I cant help but wonder how great it could have been for Iraq if Saddam had used his cunning/power/abilities to do good rather than evil.. Wonder if he is totally in denial how much harm he did to his subjects, not just the murders, which were awful, but overall for the social, political, etc picture and how he strangled the life out of decency, happiness & prosperity for his people..
Don't let the (trap) door hit ya, Saddamn....
Soon Saddam will be facing the ultimate judge and will have to honestly account for what he has done without propaganda, Ramsey Clark or concern from world opinion.
They should put him through a meat grinder like he did to so many of the Iraqi people.
Turn out the light, the party is over!
Say good night, Saddam.
Allah be merciful to you and let you stand outside the gates of Paradise for an eternity, seeing but unable to enjoy the sights, hearing but unable to join in the promised revelry that comes to the good souls who have been granted entrance. The Lord of Darkness shall welcome you home anytime.

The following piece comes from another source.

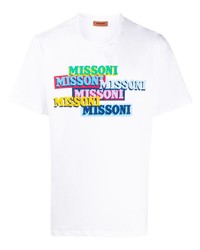 T-shirt à col rond imprimé blanc Missoni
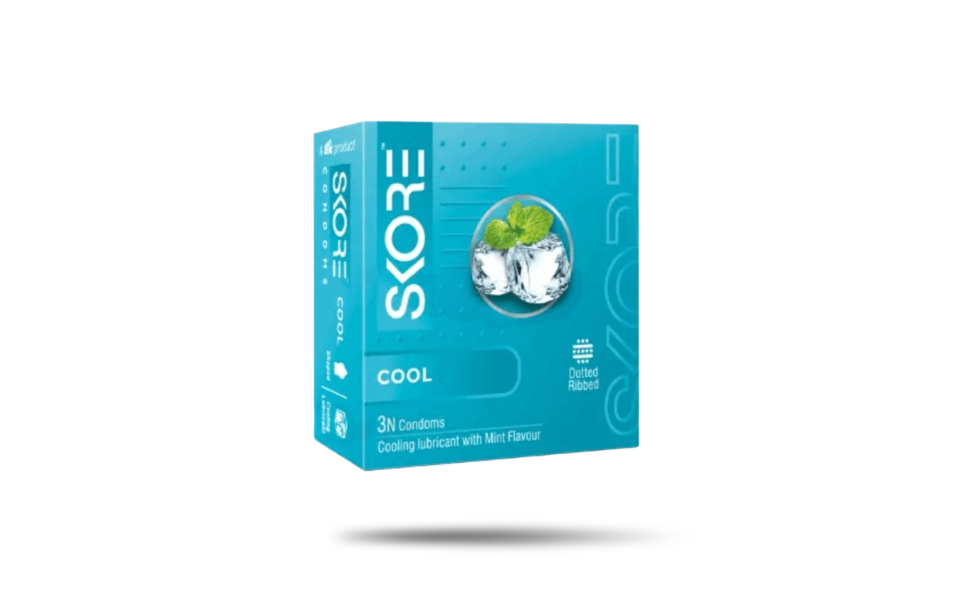 WB New Image (970 x 600 px) - 2026-08-04T173313.589 Skore Cool Mint Flavor Dotted & Ribbed Condom 3pcs Pack | India - Image 1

This has already been re-enacted on South Park.
What has caused Saddam to fall out of favor with the Americans? After all, he was allied with the Americans back in the '80s against our common enemy, Iran.
It was probably due to the fact that Saddam viewed himself as the modern day "Saladin" who would one day rule all over the Middle East, establishing a caliph.
Also, Saddam's close advisors were not allowed to tell him the truth of what was really going on in the World, fearing that they would be tortured for being "disloyal". So right until the very end, Saddam did not fear that the Americans were going to check his growing power in the Middle East and gambled incorrectly that America was a "paper tiger".
If Saddam had learned his lesson after being too arrogant at the end of Iraq-Iran war, and stopped being threatening to Kuwait, things could had ben very, very different.